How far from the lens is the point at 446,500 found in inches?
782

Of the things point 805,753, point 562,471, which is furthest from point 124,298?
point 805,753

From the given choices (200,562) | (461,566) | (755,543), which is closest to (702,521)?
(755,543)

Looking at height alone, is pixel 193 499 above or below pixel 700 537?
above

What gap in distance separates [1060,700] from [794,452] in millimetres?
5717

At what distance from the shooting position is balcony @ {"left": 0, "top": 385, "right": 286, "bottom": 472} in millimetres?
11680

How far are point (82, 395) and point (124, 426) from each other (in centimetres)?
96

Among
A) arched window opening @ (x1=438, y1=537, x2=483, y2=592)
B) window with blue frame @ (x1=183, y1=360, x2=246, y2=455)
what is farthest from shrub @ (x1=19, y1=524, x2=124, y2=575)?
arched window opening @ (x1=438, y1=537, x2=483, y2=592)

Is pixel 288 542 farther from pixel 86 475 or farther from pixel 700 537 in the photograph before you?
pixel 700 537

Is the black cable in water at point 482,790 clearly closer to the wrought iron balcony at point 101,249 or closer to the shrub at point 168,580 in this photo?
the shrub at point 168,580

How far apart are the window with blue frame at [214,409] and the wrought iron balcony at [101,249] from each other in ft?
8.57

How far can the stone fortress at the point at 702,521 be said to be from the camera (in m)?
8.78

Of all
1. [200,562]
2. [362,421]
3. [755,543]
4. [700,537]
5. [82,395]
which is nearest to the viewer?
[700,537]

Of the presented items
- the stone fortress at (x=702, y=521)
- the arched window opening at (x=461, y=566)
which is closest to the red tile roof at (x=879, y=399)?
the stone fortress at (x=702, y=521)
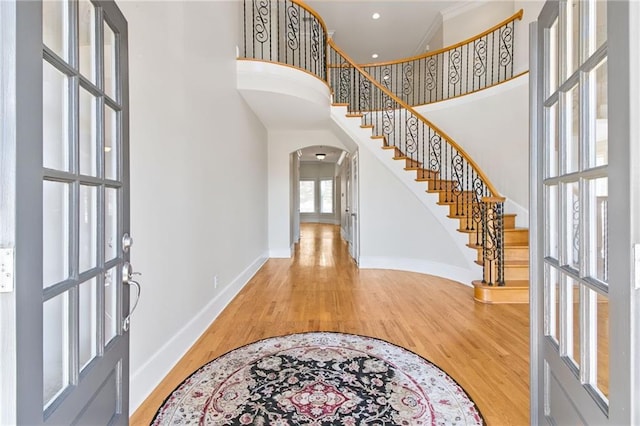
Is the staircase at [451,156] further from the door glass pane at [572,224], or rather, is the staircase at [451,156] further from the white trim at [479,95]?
the door glass pane at [572,224]

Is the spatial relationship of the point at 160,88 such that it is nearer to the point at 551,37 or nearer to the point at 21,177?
the point at 21,177

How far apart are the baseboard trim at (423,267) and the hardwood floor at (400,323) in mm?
174

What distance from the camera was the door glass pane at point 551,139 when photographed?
1.21m

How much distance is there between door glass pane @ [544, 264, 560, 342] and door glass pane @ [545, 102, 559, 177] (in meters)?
0.39

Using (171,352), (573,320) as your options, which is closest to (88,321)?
(171,352)

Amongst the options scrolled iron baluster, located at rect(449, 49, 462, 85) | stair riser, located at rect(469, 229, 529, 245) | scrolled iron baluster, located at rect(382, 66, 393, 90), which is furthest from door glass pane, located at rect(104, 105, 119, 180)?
scrolled iron baluster, located at rect(382, 66, 393, 90)

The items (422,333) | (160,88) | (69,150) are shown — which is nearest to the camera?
(69,150)

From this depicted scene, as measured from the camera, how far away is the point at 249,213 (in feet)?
15.5

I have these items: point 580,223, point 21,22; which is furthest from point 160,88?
point 580,223

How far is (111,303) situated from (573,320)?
5.54 feet

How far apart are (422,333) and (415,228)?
2.66 meters

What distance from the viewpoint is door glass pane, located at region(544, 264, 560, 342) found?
1.18 m

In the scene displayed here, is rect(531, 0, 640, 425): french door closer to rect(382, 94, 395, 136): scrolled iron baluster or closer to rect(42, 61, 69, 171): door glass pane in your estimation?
rect(42, 61, 69, 171): door glass pane

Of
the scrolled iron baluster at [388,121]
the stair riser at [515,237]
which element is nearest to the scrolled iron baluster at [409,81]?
the scrolled iron baluster at [388,121]
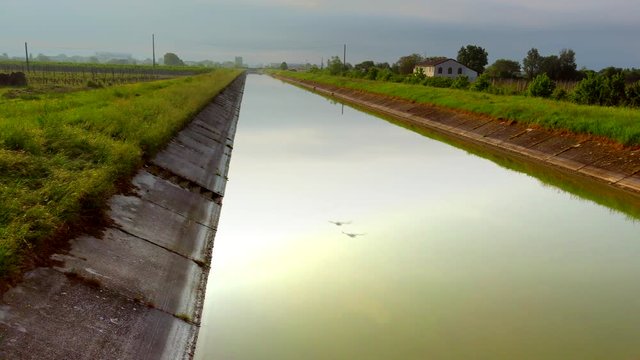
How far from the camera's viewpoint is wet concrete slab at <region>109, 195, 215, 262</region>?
8055mm

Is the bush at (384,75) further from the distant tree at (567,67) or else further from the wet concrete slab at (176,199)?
the wet concrete slab at (176,199)

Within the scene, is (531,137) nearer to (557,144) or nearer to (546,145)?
(546,145)

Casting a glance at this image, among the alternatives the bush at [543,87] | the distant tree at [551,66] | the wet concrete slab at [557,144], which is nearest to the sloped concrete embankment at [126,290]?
the wet concrete slab at [557,144]

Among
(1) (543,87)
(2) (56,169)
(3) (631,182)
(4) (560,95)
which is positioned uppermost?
(1) (543,87)

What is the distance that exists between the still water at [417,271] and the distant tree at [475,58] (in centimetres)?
8677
═══
Your goal: Copy the listing above verbatim, starting at the line containing "How far apart are (422,333) and (415,228)?" and continuing through the last line of the listing, with both ends included. Leave the pictures out.

Solution to this problem:
How far apart are (422,333) and (415,228)?
2.66 meters

What distance from the viewpoint is door glass pane, located at region(544, 264, 560, 342) found?
1.18 m

In the scene displayed here, is rect(531, 0, 640, 425): french door closer to rect(382, 94, 395, 136): scrolled iron baluster or closer to rect(42, 61, 69, 171): door glass pane in your estimation?
rect(42, 61, 69, 171): door glass pane

Of
the scrolled iron baluster at [388,121]
the stair riser at [515,237]
which element is nearest to the scrolled iron baluster at [409,81]?
the scrolled iron baluster at [388,121]
How far from the camera's viewpoint is wet concrete slab at <region>109, 195, 215, 262</region>?
8055mm

Is the bush at (384,75) further from the distant tree at (567,67) or else further from the wet concrete slab at (176,199)?
the wet concrete slab at (176,199)

Within the scene, is (531,137) nearer to (557,144) or nearer to (546,145)?
(546,145)

Casting a glance at this image, among the alternatives the bush at [543,87] | the distant tree at [551,66] | the wet concrete slab at [557,144], which is nearest to the sloped concrete embankment at [126,290]?
the wet concrete slab at [557,144]

Among
(1) (543,87)
(2) (56,169)
(3) (631,182)
(4) (560,95)
which is positioned uppermost?
(1) (543,87)

What is the distance that exists between the still water at [417,271] and the distant tree at [475,58] (in centimetres)?
8677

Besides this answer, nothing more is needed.